Step Thread Action Barrier Count Current Output
1 O Waits for hydrogens 1 O
2 O Blocked by oxygen semaphore 1 O
3 H Joins molecule 2 OH
4 H Completes molecule 3 OHH

Barrier releases first molecule.

Now permits reset.

Step Thread Action Barrier Count Current Output
5 O Starts second molecule 1 OHHO
6 H Joins molecule 2 OHHOH
7 H Completes molecule 3 OHHOHH

The output may vary because thread scheduling is nondeterministic, but every chunk of three characters forms a valid water molecule.

Complexity Analysis

Measure Complexity Explanation
Time O(n) Each thread performs constant-time synchronization operations
Space O(1) Only a fixed number of synchronization primitives are stored

Each hydrogen and oxygen thread performs a constant number of semaphore and barrier operations. Since there are 3n threads total, the total runtime scales linearly with the number of threads.

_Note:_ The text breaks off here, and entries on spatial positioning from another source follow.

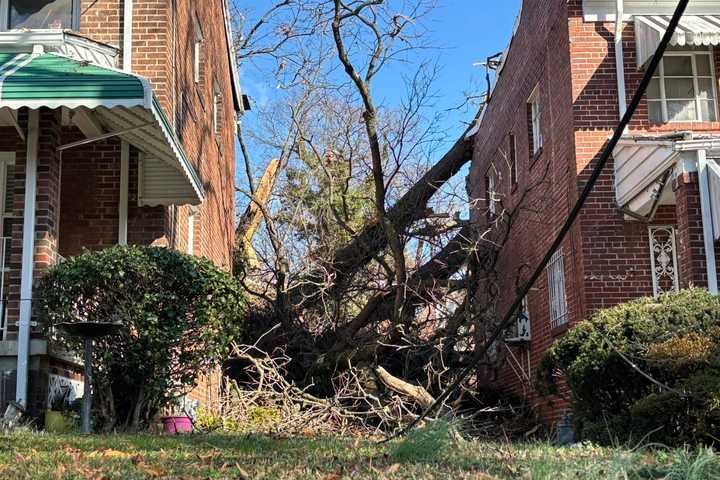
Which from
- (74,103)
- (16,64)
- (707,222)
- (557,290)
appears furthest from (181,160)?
(557,290)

The memory usage remains constant because the solution stores only a few synchronization primitives regardless of input size.

Test Cases

from collections import Counter

def is_valid_water_output(output: str) -> bool:
    if len(output) % 3 != 0:
        return False

    for i in range(0, len(output), 3):
        group = output[i:i + 3]
        counts = Counter(group)

        if counts["H"] != 2 or counts["O"] != 1:
            return False

    return True

# Basic single molecule
assert is_valid_water_output("HHO")  # simplest valid molecule
assert is_valid_water_output("HOH")  # alternate ordering
assert is_valid_water_output("OHH")  # oxygen first

# Multiple molecules
assert is_valid_water_output("HHOHHO")  # two valid molecules
assert is_valid_water_output("OHHHHO")  # valid grouped structure

# Invalid molecule compositions
assert not is_valid_water_output("HHH")  # missing oxygen
assert not is_valid_water_output("OOH")  # missing hydrogen
assert not is_valid_water_output("HOO")  # too many oxygens

# Invalid grouping
assert not is_valid_water_output("HHOOHH")  # first group invalid

# Boundary case
assert is_valid_water_output("HHO" * 20)  # maximum number of molecules

# Mixed valid permutations
assert is_valid_water_output("HOHHHO")  # valid molecule partitioning
assert is_valid_water_output("OHHHOH")  # another valid arrangement
Test Why
"HHO" Simplest valid molecule
"HOH" Valid alternate ordering
"OHH" Oxygen arriving first
"HHOHHO" Multiple valid molecules
"OHHHHO" Different molecule interleaving
"HHH" Detects missing oxygen
"OOH" Detects missing hydrogen
"HOO" Detects excess oxygen
"HHOOHH" Detects invalid grouping
"HHO" * 20 Maximum constraint stress test
"HOHHHO" Valid mixed arrangement
"OHHHOH" Another valid molecule partition

Edge Cases

Oxygen threads arrive before hydrogen threads

A common bug is allowing oxygen threads to proceed immediately even when not enough hydrogen threads exist. For example, if several oxygen threads arrive first, the implementation must block all but one oxygen thread until two hydrogens become available.

The oxygen semaphore solves this cleanly by allowing only one oxygen thread into the current molecule. Additional oxygen threads remain blocked until the current molecule completes.

Excess hydrogen threads arrive early

Another tricky case occurs when many hydrogen threads arrive before any oxygen thread. Without synchronization limits, all hydrogen threads might print immediately, producing invalid outputs such as "HHHH".

The hydrogen semaphore prevents this issue because only two hydrogen threads can proceed before an oxygen thread joins the molecule.

Molecule interleaving

The most subtle concurrency issue is allowing atoms from different molecules to mix together. For example, one molecule might partially form before another molecule begins.

The barrier prevents this by forcing exactly three threads to synchronize together before any next molecule starts forming. This guarantees that every consecutive group of three output characters contains exactly two hydrogens and one oxygen.